### WORK TO COMPLETE
Arrange every line of the material below as a Markdown table with the columns "No." and "Text", numbering the rows in order and omitting blank lines. Exclude the pictures from the table.

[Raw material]
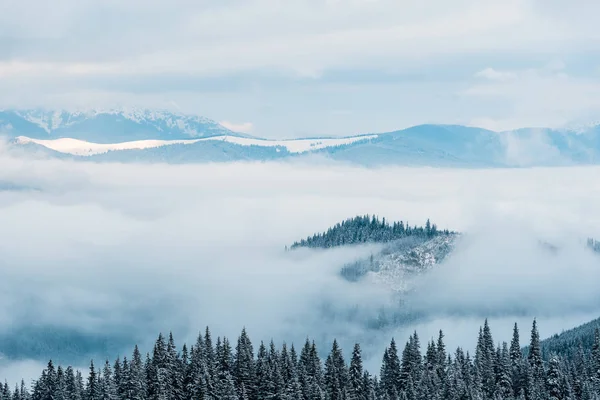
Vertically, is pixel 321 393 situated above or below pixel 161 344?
below

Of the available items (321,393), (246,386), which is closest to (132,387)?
(246,386)

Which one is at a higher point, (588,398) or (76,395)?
(76,395)

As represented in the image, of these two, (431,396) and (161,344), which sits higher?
(161,344)

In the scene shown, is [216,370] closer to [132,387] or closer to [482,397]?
[132,387]

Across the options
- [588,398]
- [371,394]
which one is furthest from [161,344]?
[588,398]

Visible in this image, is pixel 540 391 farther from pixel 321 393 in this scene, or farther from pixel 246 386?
pixel 246 386

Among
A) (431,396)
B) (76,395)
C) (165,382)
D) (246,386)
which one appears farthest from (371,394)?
(76,395)

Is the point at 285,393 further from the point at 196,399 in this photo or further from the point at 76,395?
the point at 76,395
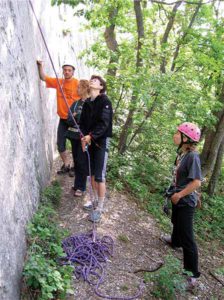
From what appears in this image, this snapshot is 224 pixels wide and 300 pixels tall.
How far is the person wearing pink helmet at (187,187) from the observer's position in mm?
4203

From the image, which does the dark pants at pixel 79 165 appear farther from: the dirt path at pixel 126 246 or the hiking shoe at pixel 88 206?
the hiking shoe at pixel 88 206

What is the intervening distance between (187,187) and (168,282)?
44.9 inches

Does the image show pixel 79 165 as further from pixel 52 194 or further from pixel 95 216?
pixel 95 216

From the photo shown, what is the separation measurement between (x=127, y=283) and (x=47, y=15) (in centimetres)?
558

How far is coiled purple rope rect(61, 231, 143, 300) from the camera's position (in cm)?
390

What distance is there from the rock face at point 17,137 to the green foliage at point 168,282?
1.69 m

### COMPLETE RESPONSE
| No. | Text |
|---|---|
| 1 | Vertically, is pixel 321 393 situated above or below pixel 161 344? |
| 2 | below |
| 3 | Of the available items (321,393), (246,386), which is closest to (132,387)? |
| 4 | (246,386) |
| 5 | Which one is at a higher point, (588,398) or (76,395)? |
| 6 | (76,395) |
| 7 | As represented in the image, of these two, (431,396) and (161,344), which sits higher? |
| 8 | (161,344) |
| 9 | In the scene shown, is [216,370] closer to [132,387] or closer to [482,397]? |
| 10 | [132,387] |
| 11 | Across the options |
| 12 | - [588,398] |
| 13 | - [371,394] |
| 14 | which one is furthest from [161,344]? |
| 15 | [588,398] |
| 16 | Visible in this image, is pixel 540 391 farther from pixel 321 393 in this scene, or farther from pixel 246 386? |
| 17 | pixel 246 386 |
| 18 | Among |
| 19 | A) (431,396) |
| 20 | B) (76,395) |
| 21 | C) (165,382) |
| 22 | D) (246,386) |
| 23 | which one appears farthest from (371,394)? |
| 24 | (76,395) |
| 25 | Is the point at 285,393 further from the point at 196,399 in this photo or further from the point at 76,395? |
| 26 | the point at 76,395 |
| 27 | From what appears in this image, this snapshot is 224 pixels wide and 300 pixels tall. |
| 28 | How far is the person wearing pink helmet at (187,187) from the observer's position in mm? |
| 29 | 4203 |
| 30 | From the image, which does the dark pants at pixel 79 165 appear farther from: the dirt path at pixel 126 246 or the hiking shoe at pixel 88 206? |
| 31 | the hiking shoe at pixel 88 206 |
| 32 | What is the intervening distance between (187,187) and (168,282)? |
| 33 | 44.9 inches |
| 34 | Does the image show pixel 79 165 as further from pixel 52 194 or further from pixel 95 216? |
| 35 | pixel 95 216 |
| 36 | From the photo shown, what is the separation measurement between (x=127, y=283) and (x=47, y=15) (in centimetres)? |
| 37 | 558 |
| 38 | How far is coiled purple rope rect(61, 231, 143, 300) from the camera's position (in cm)? |
| 39 | 390 |
| 40 | What distance is there from the rock face at point 17,137 to the green foliage at point 168,282? |
| 41 | 1.69 m |